J Clin Psychiatry 2015;76(12):1676–1682

Objective: Compare the accuracy, agreement, internal consistency, and interrater reliability of 3 interviews to assess suicidal ideation and behavior in accordance with US Food and Drug Administration guidance about reporting categories.

Method: Adults admitted to a psychiatric inpatient unit (N = 199) completed 3 assessments of past month and lifetime suicidal ideation and behavior—the Columbia Suicide Severity Rating Scale (C-SSRS), the Suicide Tracking Scale (STS), and the Sheehan Suicidality Tracking Scale (S-STS)—in randomized, counterbalanced order. “Missing gold standard” latent class analyses defined categories for ideation and behavior. Analyses also evaluated the S-STS mapping to C-SSRS categories. Three trained judges re-rated 89 randomly selected interview videotapes. Cohen κ, the primary outcome measure, quantified agreement above chance. Data were collected between November 2011 and June 2013.

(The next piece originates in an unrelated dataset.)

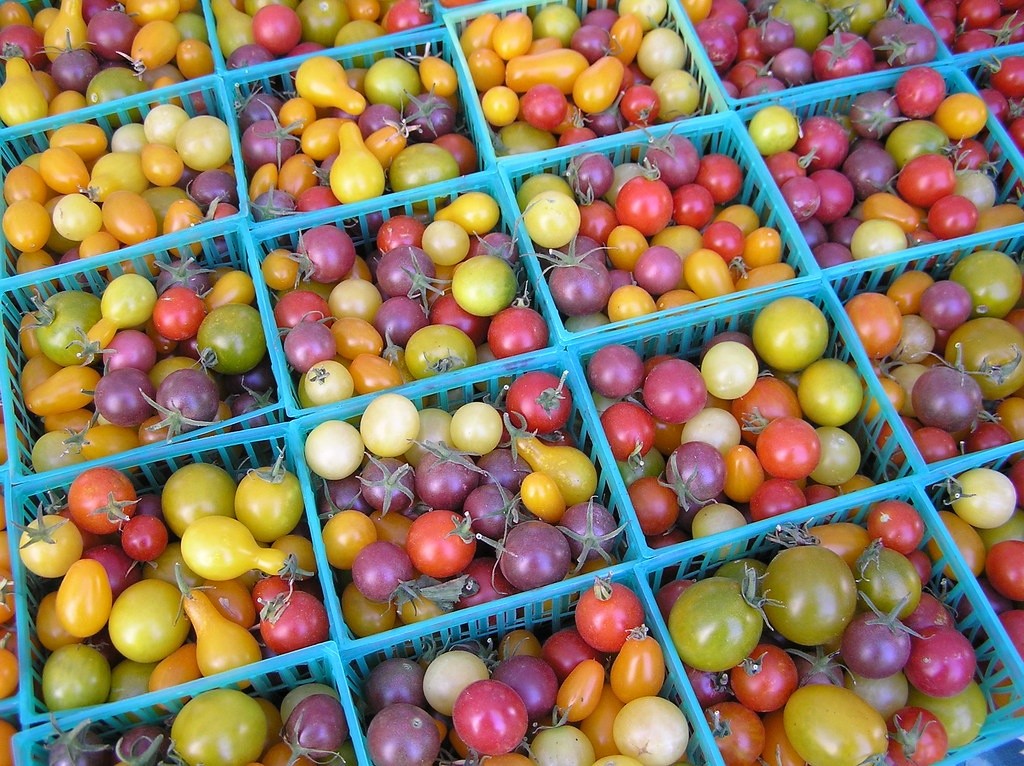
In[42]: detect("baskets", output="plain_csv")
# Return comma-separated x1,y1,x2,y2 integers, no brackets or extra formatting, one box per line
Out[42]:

Results: All 3 assessments showed excellent accuracy for suicidal ideation (κ = 0.72 to 1.00) and attempts (κ = 0.82 to 0.95) calibrated against latent classes. Interrater agreement ranged from κ = 0.52 to 1.00. Interrater agreement about more granular C-SSRS categories varied more widely (κ = 0.48 to 1.00), and the C-SSRS and S-STS assigned significantly different numbers of cases to many categories. Cronbach α was < 0.55 for the C-SSRS ideation and between 0.78 and 0.92 for the other scales.

Conclusions: All 3 assessments showed good accuracy for broad categories of suicidal ideation and behavior. More granular, specific categories usually were rated reliably, but the C-SSRS and S-STS differed significantly in regard to which patients were assigned to these subcategories. Using any of these interviews would improve reliability over unstructured assessment in evaluating suicidal ideation and behavior. Clinical predictive validity of these interviews, and particularly the more granular categories, remains to be shown.